Risikoanalyse 2021

– Gastbeitrag von Kay-Peter Tönnes, Antecedo Asset Management GmbH –

Die Risikoszenarien

Im vergangenen Jahr haben wir gesehen, wie schnell ein zuerst kaum wahrgenommenes Risiko zum alles bestimmenden Faktor werden kann. Solche Eventrisiken, die ex ante keine hohe Eintrittswahrscheinlichkeit besitzen, sind latent immer vorhanden, aber kaum vorhersehbar. Im Rahmen dieses Jahresausblicks beschäftigen wir uns mit Risiken, die eine höhere Eintrittswahrscheinlichkeit besitzen und deren Eintreten wir uns vorstellen können.

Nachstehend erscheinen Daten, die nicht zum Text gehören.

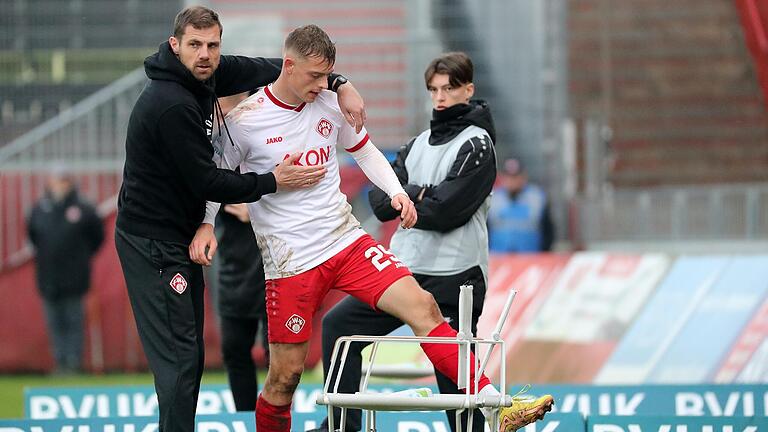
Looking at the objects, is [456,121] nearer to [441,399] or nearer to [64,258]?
[441,399]

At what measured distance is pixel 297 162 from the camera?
22.1 ft

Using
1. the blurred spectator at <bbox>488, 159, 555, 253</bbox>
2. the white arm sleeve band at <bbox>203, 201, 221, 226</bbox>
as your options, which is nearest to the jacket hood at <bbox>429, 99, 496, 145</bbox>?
the white arm sleeve band at <bbox>203, 201, 221, 226</bbox>

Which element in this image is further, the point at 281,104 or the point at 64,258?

Besonders die Risiken, die wir als Inflationsrisiko und Devisenmarktrisiko benennen werden, werden sich vermutlich erst in einem längeren Zeitraum realisieren. Doch im Rahmen dieses Ausblicks weisen wir darauf hin, denn die ersten Entwicklungen zu diesen Szenarien können auch schon 2021 stattfinden und längerfristig steht die Frage im Zentrum der Überlegungen, wohin die ungebremste Geldpolitik führen kann.

Wir werden auch nicht explizit auf Risiken eingehen, deren Eintreten wir für relativ sicher halten, deren Eintreten aber nicht ein ganzes Jahr lang die Weltbörsen dominieren wird. Ein solches Risiko ist beispielsweise der Brexit. Egal ob es noch zu einer Einigung auf niedrigstem Niveau in den letzten Tagen kommt oder nicht, im nächsten Jahr werden sich die Wirtschaftsbeziehungen zwischen Großbritannien und der EU schwieriger gestalten als bisher und für Europa bedeutet dies zumindest einen Wachstumsdämpfer. Doch eines haben wir in diesem endlosen Drama auch gelernt, nach der Brexit-Verhandlung ist vor der Brexit-Verhandlung.

 Risikoszenario Insolvenzwelle

In Anbetracht all der wirtschaftlichen Verluste, die die Corona Pandemie mit sich gebracht hat, erscheint es fast unglaublich, dass 2020 ein Jahr mit einer sinkenden Anzahl von Privat- und Firmeninsolvenzen ist. Und auch in den USA kann man sich nur verwundert die Augen reiben, denn trotz Rekord-Arbeitslosigkeit und Umsatzeinbrüchen in verschiedenen Brachen war der Anteil an notleidenden Konsumenten- und Hypothekarkrediten noch nie so niedrig wie 2020. Die nächste Graphik zeigt die Ausfallrate für private Kredite in den USA seit 2004 mit dem Tiefstand am aktuellen Rand.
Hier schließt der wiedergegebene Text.